Civils contractors have welcomed a significant milestone for government plans to radically overhaul the way road schemes are delivered.
The Infrastructure Bill passed its third reading in the House of Commons this week and will enter a final period of negotiation in February as it is readied for Royal Assent.
While some additional clauses were added, notably to increase fracking safeguards and promote walking and cycling, the roads reforms remained firmly intact.
“Highways reforms went through largely unopposed,” said Civil Engineering Contractors Association chief executive Alasdair Reisner. “This was a huge and important step forward.
“We shouldn’t lose sight of how important this Bill is. It will mean real change to the way the Highways Agency works, and commits to a long-term investment plan that will give better outcomes on critical roads projects.”
The next stage for the Bill is the evocatively named Ping Pong phase, where both houses of Parliament refine its wording before presenting it for Royal Assent.

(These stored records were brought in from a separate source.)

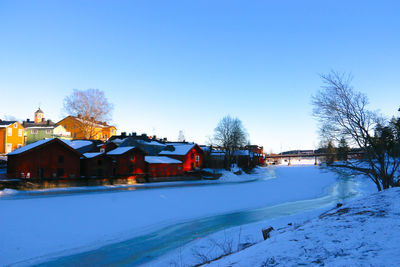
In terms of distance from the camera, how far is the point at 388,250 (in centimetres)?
475

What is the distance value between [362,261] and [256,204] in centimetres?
2002

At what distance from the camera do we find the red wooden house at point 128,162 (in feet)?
140

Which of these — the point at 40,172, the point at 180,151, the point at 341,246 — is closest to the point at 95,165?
the point at 40,172

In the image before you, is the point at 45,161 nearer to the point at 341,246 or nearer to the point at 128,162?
the point at 128,162

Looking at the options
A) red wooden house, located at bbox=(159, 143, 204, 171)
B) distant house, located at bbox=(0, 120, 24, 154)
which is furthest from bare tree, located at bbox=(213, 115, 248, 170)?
distant house, located at bbox=(0, 120, 24, 154)

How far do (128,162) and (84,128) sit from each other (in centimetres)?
1743

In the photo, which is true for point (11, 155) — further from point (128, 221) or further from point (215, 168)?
point (215, 168)

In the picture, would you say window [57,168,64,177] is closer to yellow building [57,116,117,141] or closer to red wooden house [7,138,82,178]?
red wooden house [7,138,82,178]

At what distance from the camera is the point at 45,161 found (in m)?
35.4

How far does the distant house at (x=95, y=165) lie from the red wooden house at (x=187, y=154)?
1580 cm

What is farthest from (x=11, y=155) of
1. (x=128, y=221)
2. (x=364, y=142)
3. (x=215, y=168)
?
(x=364, y=142)

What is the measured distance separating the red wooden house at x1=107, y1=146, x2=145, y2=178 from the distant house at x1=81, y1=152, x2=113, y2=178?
3.91ft

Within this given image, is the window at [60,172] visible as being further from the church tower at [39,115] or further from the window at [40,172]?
the church tower at [39,115]

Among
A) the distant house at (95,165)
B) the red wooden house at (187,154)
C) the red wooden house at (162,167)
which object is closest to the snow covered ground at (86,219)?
the distant house at (95,165)
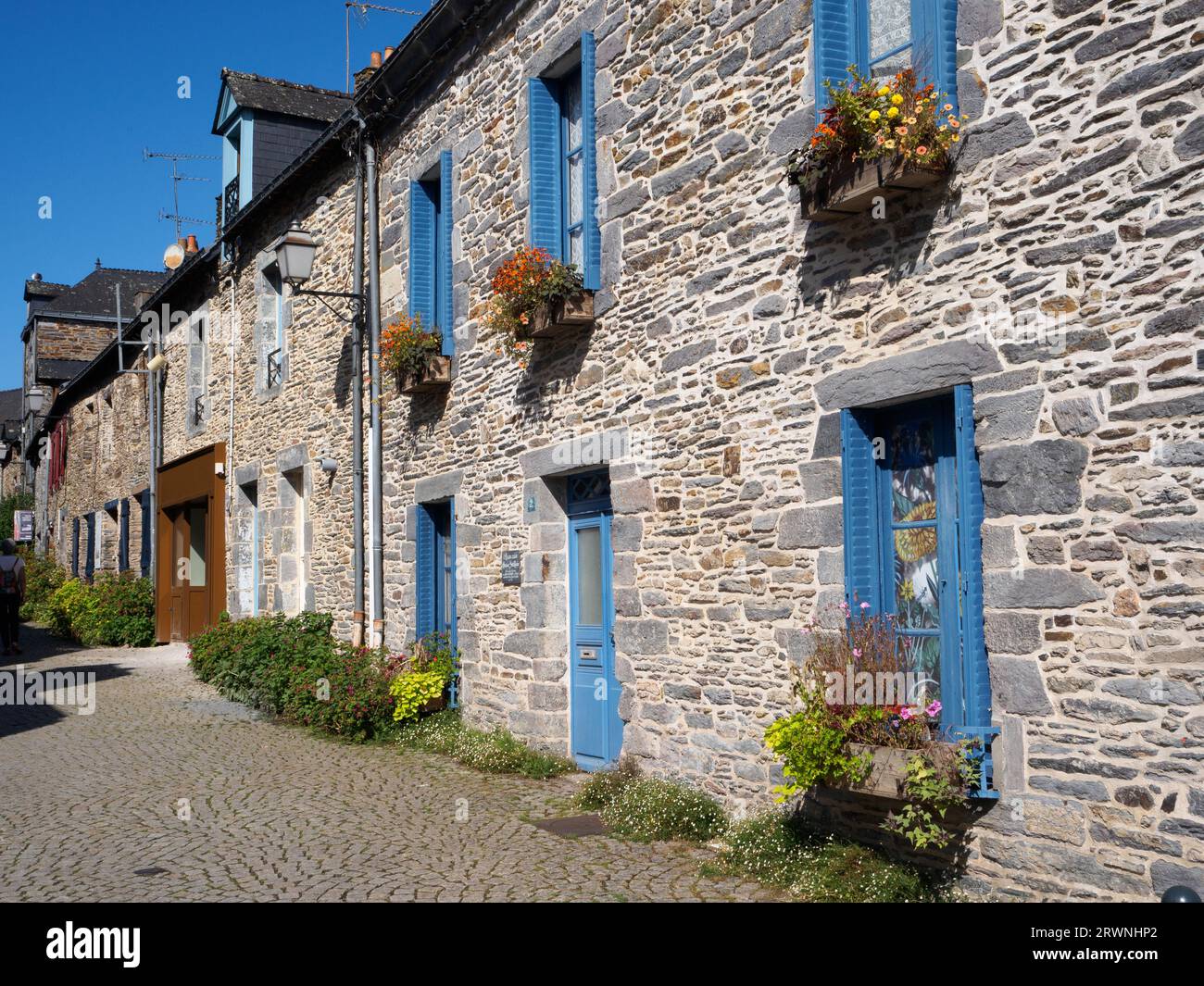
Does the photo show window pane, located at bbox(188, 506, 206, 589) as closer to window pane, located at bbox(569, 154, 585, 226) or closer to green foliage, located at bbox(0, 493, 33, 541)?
window pane, located at bbox(569, 154, 585, 226)

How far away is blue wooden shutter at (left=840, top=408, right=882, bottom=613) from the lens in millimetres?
5426

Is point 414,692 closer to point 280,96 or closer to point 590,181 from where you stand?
point 590,181

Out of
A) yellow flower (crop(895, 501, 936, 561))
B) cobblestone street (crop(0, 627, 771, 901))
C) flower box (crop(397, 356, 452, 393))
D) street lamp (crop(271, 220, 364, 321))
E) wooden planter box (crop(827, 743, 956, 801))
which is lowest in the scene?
cobblestone street (crop(0, 627, 771, 901))

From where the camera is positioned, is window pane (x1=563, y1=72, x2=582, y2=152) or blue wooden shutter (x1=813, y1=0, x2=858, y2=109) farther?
window pane (x1=563, y1=72, x2=582, y2=152)

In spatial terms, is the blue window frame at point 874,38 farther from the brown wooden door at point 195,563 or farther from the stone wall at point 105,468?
the stone wall at point 105,468

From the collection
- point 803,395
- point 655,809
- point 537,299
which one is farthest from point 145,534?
point 803,395

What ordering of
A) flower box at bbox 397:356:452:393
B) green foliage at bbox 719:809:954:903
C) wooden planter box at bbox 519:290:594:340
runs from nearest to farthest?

This final rubber stamp must be given before 30 March, when Parliament breaks for the General Election, or the legislation will be scrapped. Reisner said he was hopeful that this timetable could be met.
Roads minister John Hayes said during the Commons debate ahead of the Bill’s third reading: “The Bill will transform the quality of our roads infrastructure, secure delivery, drive growth and provide the network operator with the stability needed to deliver a better service for those who rely on and use our roads, as well as generating £2.6bn over 10 years in additional savings.
“These changes will provide certainty for the industry and help it to get ready for the significant increases in investment over the next few years, with the confidence to recruit and train skilled workers. That confidence will mean that suppliers can build capability for the future and sign longer-term contracts with a new company at reduced cost to the taxpayer.”
Graham Dalton announced he would leave his role as chief executive of the Highways Agency this summer.
He has led the body for seven years but will handover the reigns as it transforms to government-owned Highways England.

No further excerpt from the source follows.